Polyunsaturated fatty acids, APOE genotypes, and dementia incidence and mortality among hypertensive adults.

Abstract

Background: Individuals with hypertension have an elevated risk of dementia. The potential protective effects of dietary polyunsaturated fatty acids (PUFAs) against dementia remain unclear. In this study, we investigate associations between blood PUFA levels and dementia outcomes, while considering the genetic predisposition among hypertensive adults.

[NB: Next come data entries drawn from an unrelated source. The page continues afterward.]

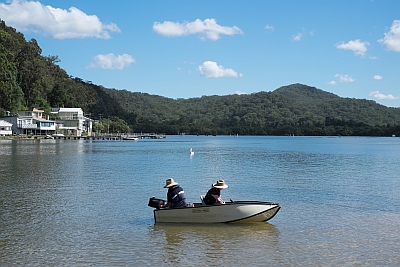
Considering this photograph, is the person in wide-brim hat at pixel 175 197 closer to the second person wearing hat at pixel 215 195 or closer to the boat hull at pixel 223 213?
the boat hull at pixel 223 213

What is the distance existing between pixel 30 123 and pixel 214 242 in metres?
100.0

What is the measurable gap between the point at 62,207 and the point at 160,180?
11897mm

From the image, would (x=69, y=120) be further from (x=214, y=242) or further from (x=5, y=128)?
(x=214, y=242)

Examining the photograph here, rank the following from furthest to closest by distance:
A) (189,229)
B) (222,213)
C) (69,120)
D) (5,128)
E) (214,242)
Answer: (69,120) < (5,128) < (222,213) < (189,229) < (214,242)

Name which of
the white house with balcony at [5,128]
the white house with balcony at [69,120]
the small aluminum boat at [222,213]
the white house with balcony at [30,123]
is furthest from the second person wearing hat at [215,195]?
the white house with balcony at [69,120]

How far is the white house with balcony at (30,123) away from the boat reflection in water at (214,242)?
94.4 m

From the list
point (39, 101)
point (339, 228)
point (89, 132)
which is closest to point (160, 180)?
point (339, 228)

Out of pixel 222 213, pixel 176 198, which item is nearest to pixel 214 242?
pixel 222 213

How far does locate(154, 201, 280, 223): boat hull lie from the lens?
15531 mm

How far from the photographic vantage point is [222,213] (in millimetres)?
15633

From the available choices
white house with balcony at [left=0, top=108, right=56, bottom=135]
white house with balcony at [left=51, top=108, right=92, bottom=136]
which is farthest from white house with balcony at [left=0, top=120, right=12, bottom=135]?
white house with balcony at [left=51, top=108, right=92, bottom=136]

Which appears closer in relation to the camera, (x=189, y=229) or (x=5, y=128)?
(x=189, y=229)

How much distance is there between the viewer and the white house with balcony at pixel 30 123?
333 feet

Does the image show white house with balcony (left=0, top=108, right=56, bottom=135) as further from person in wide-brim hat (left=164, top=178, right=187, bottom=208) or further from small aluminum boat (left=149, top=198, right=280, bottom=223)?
small aluminum boat (left=149, top=198, right=280, bottom=223)
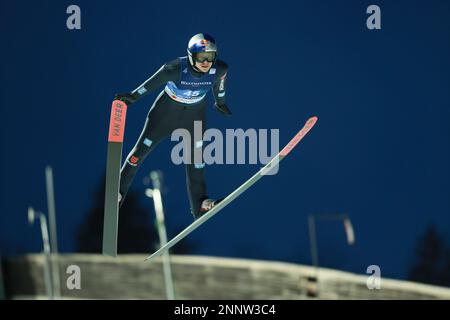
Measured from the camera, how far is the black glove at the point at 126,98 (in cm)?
814

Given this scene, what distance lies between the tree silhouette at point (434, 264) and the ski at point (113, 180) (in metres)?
59.7

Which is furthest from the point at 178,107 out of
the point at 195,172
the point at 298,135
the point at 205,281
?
the point at 205,281

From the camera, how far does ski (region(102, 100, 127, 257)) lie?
328 inches

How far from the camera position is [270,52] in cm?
1162

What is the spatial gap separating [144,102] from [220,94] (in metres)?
0.88

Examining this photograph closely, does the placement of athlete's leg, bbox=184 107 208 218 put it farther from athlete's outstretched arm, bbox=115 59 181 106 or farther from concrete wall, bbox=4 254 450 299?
concrete wall, bbox=4 254 450 299

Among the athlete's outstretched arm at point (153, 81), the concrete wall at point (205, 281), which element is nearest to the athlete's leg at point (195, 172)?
the athlete's outstretched arm at point (153, 81)

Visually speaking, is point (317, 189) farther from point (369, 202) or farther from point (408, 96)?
point (408, 96)

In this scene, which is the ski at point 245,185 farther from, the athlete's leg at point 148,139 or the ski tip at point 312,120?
the athlete's leg at point 148,139

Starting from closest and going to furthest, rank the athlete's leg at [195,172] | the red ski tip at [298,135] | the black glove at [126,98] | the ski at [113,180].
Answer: the black glove at [126,98] → the ski at [113,180] → the athlete's leg at [195,172] → the red ski tip at [298,135]

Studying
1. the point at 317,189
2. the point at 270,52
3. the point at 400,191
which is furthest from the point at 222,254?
the point at 270,52

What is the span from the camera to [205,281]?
23875mm

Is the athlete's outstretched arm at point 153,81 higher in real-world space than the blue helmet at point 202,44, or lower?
lower

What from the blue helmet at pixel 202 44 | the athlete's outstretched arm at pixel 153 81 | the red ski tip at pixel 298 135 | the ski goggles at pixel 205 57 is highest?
the blue helmet at pixel 202 44
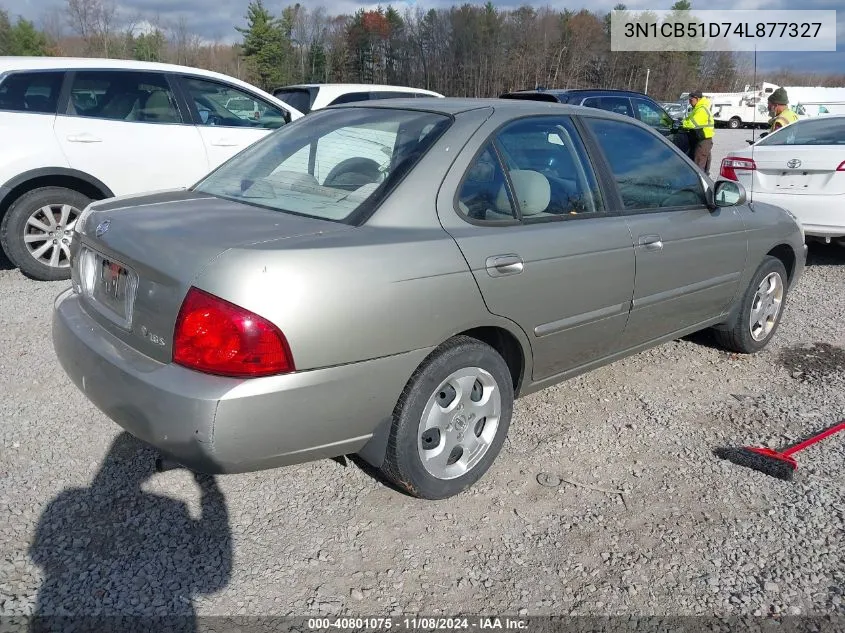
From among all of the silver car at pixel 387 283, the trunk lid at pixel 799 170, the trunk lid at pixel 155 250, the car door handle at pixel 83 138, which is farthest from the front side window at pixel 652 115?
the trunk lid at pixel 155 250

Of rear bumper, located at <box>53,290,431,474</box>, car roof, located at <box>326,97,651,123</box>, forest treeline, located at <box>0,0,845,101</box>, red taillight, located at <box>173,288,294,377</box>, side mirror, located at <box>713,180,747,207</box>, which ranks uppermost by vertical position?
forest treeline, located at <box>0,0,845,101</box>

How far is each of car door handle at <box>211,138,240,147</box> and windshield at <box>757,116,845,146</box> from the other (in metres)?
5.64

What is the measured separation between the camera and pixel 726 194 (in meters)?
3.84

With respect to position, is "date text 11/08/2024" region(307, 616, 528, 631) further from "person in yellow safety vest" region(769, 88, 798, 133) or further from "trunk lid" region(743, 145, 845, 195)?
"person in yellow safety vest" region(769, 88, 798, 133)

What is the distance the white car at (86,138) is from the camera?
5.51 m

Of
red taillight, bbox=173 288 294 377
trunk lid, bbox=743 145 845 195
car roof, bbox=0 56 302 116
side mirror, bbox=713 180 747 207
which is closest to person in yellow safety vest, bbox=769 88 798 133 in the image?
trunk lid, bbox=743 145 845 195

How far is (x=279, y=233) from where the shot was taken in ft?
7.82

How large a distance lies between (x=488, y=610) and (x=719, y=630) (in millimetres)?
751

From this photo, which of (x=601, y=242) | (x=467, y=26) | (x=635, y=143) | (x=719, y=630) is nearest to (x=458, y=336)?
(x=601, y=242)

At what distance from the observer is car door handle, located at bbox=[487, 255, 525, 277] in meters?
2.70

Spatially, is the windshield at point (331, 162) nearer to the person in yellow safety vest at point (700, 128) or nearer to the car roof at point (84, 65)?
the car roof at point (84, 65)

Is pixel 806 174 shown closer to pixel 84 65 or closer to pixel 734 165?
pixel 734 165

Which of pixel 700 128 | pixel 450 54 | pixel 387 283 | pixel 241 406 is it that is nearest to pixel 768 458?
pixel 387 283

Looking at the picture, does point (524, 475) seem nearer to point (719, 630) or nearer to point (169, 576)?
point (719, 630)
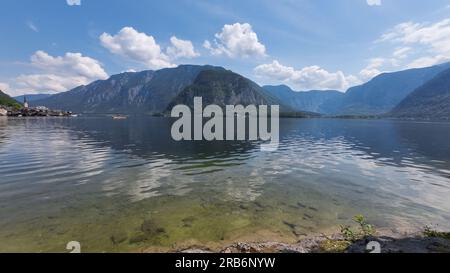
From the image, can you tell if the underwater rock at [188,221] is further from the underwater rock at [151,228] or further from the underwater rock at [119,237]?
the underwater rock at [119,237]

Methods: We employed data from UK Biobank and a prospective cohort of 123,235 hypertensive participants aged 40-69 years were included for the analysis (2006-2022). Cox proportional hazards models adjusting for covariates were applied to assess the associations of blood levels of docosahexaenoic acid (DHA), N3FA, N6FA, linoleic acid (LA), total PUFA, and the N6FA/N3FA ratio with incident dementia, dementia mortality, and all-cause mortality. The analyses were also stratified by polygenic risk scores (PRS) or APOE genotypes.

Results: Higher levels of DHA (HR 0.41, 95 % CI 0.27-0.62), N3FA, LA, N6FA, and total PUFA were associated with significantly reduced dementia incidence (P < 0.001). In contrast, a higher N6FA/N3FA ratio was linked to increased dementia risk. Similar trends were observed for mortality. APOE genotypes, rather than PRS, modified PUFA-dementia associations: individuals with low-to-moderate APOE risk showed greater protective effects of high PUFA levels compared to those with high-risk genotypes.

Conclusions: Among hypertensive adults, higher PUFA levels are associated with reduced risks of dementia and mortality. An imbalanced N6FA/N3FA ratio increases risk, while APOE genotypes significantly modify PUFA-related dementia outcomes.